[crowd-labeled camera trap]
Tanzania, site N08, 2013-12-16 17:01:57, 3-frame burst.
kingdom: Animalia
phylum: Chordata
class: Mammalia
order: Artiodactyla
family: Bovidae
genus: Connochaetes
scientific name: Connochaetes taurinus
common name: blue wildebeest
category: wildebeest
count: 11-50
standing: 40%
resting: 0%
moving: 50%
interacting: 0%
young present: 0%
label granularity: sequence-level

■ ■ ■

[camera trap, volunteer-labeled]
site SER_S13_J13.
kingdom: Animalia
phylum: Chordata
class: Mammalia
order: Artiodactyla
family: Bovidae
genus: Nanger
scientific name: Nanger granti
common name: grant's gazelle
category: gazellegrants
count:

■ ■ ■

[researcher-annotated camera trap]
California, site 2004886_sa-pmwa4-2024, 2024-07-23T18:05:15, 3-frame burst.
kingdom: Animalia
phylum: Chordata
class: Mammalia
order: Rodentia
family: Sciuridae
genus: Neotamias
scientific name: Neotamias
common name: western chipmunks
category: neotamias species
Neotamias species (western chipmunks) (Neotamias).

■ ■ ■

AIM OF THE EXERCISE =
The lines above, starting at the one with "common name: blue wildebeest" and ending at the one with "label granularity: sequence-level", are the only ones to return, exactly as written.

ANSWER TO THIS TASK =
common name: blue wildebeest
category: wildebeest
count: 11-50
standing: 40%
resting: 0%
moving: 50%
interacting: 0%
young present: 0%
label granularity: sequence-level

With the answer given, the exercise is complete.